Content starts
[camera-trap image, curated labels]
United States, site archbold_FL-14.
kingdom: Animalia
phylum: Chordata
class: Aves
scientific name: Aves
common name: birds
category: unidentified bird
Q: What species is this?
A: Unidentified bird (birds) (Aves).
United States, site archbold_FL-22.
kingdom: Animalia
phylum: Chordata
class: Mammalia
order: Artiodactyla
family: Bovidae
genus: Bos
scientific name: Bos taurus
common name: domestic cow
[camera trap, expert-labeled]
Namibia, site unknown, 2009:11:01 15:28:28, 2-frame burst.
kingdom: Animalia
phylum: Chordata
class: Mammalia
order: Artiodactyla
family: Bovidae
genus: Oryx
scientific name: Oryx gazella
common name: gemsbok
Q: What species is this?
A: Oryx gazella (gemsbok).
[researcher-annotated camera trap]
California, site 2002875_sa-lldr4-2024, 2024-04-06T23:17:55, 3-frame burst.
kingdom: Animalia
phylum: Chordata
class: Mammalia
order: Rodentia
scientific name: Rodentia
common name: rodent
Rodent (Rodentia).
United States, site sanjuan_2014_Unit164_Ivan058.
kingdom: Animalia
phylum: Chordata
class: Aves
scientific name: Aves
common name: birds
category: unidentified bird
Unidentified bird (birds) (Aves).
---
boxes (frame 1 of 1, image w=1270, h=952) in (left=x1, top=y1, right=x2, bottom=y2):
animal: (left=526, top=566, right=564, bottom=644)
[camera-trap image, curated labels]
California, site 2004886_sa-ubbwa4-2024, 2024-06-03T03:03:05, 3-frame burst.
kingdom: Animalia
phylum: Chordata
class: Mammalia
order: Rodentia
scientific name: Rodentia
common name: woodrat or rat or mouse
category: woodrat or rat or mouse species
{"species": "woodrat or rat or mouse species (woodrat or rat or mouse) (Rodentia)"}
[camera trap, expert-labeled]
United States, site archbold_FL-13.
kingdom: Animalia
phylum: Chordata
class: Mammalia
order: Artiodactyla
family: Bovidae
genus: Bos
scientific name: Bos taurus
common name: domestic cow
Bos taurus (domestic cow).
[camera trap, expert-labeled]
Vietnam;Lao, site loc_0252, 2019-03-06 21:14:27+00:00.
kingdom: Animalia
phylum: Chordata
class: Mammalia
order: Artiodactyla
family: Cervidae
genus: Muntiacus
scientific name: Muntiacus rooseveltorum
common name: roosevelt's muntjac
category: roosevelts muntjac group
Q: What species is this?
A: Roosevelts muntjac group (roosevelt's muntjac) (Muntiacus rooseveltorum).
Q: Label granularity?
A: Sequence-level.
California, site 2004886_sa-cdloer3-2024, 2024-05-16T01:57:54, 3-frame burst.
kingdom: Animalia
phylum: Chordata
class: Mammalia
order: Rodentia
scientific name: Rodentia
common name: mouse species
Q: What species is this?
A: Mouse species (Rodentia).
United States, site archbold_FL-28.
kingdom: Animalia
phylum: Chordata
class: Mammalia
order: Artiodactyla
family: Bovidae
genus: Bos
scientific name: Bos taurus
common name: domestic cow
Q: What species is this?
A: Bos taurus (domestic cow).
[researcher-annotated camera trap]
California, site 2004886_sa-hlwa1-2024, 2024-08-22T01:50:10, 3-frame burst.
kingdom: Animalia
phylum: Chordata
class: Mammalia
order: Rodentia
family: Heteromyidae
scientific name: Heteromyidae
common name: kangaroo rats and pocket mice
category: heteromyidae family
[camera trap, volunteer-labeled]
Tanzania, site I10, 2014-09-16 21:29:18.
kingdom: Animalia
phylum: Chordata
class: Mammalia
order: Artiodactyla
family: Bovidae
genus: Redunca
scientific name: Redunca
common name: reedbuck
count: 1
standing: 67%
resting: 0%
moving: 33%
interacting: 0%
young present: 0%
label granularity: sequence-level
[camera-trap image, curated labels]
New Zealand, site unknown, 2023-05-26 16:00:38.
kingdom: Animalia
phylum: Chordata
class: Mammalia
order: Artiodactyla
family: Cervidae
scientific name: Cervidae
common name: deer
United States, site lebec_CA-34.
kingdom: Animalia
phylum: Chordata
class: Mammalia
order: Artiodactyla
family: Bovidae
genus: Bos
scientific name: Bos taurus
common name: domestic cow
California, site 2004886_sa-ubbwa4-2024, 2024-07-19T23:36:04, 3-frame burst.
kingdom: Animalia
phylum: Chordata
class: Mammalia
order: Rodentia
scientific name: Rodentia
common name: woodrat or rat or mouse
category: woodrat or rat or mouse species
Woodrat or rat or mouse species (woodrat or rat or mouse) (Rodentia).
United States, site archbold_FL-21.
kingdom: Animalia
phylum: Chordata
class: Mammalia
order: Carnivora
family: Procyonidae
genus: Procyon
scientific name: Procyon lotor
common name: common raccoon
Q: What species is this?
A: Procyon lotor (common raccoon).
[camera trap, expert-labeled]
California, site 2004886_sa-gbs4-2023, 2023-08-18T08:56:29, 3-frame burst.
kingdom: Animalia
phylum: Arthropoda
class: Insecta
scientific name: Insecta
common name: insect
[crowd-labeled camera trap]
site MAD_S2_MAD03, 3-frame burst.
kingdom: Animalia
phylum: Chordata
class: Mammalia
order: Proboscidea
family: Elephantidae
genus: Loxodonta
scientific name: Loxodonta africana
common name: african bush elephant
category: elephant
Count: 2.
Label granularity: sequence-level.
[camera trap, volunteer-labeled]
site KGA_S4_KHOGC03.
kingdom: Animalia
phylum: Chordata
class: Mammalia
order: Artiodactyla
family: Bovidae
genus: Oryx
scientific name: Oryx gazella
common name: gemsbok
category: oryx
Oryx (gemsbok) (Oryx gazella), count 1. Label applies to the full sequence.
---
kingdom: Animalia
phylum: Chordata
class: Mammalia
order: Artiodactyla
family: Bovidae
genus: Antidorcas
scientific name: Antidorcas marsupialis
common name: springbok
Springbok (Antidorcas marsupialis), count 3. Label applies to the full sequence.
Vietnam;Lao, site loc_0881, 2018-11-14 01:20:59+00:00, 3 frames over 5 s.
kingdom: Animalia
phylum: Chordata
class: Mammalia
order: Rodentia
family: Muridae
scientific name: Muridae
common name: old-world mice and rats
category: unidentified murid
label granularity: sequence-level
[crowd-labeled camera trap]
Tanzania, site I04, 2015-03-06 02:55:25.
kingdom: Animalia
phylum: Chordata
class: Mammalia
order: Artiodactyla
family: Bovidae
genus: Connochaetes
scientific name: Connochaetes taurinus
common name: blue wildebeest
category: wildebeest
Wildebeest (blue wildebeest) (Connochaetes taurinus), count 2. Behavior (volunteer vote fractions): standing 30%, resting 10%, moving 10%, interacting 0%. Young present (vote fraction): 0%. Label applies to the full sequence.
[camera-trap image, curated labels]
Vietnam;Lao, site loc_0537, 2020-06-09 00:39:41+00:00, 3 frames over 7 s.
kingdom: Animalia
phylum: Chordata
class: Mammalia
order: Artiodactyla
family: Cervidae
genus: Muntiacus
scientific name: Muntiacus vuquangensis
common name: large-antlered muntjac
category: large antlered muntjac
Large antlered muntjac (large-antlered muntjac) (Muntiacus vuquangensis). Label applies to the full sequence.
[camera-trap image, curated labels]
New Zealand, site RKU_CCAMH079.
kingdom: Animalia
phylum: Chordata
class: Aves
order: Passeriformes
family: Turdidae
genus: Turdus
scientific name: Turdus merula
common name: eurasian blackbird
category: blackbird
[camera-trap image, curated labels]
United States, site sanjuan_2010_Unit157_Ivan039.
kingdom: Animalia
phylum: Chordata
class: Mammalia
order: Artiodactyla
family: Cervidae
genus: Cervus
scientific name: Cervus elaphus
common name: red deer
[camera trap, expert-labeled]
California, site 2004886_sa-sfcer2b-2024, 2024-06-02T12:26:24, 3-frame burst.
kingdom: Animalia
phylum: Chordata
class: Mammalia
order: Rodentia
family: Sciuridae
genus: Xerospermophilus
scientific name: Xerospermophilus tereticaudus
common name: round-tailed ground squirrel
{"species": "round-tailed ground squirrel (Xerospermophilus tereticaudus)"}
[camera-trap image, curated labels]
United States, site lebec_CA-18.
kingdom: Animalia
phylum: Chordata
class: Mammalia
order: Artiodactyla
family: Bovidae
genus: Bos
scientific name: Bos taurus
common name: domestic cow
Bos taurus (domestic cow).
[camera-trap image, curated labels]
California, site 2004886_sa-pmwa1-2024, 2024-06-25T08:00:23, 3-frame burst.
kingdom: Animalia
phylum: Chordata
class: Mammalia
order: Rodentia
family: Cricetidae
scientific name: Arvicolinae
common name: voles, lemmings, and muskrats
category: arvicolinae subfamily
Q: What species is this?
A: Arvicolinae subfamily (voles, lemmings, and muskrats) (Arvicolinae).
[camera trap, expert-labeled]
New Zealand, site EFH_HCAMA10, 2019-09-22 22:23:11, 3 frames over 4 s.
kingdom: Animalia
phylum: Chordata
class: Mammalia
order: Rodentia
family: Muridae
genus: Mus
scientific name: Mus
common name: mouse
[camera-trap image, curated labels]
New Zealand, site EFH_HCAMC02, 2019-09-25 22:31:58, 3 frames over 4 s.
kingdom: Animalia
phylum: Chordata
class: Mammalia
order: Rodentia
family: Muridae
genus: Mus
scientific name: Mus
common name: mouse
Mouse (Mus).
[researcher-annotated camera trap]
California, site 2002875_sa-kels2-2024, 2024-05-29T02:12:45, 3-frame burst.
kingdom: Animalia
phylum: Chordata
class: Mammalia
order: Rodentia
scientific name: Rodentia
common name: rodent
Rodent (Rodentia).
Content ends
◆ Exercise objective ◆
Copy out each line of the data that includes the string "level".

◆ Response ◆
A: Sequence-level.
label granularity: sequence-level
Label granularity: sequence-level.
label granularity: sequence-level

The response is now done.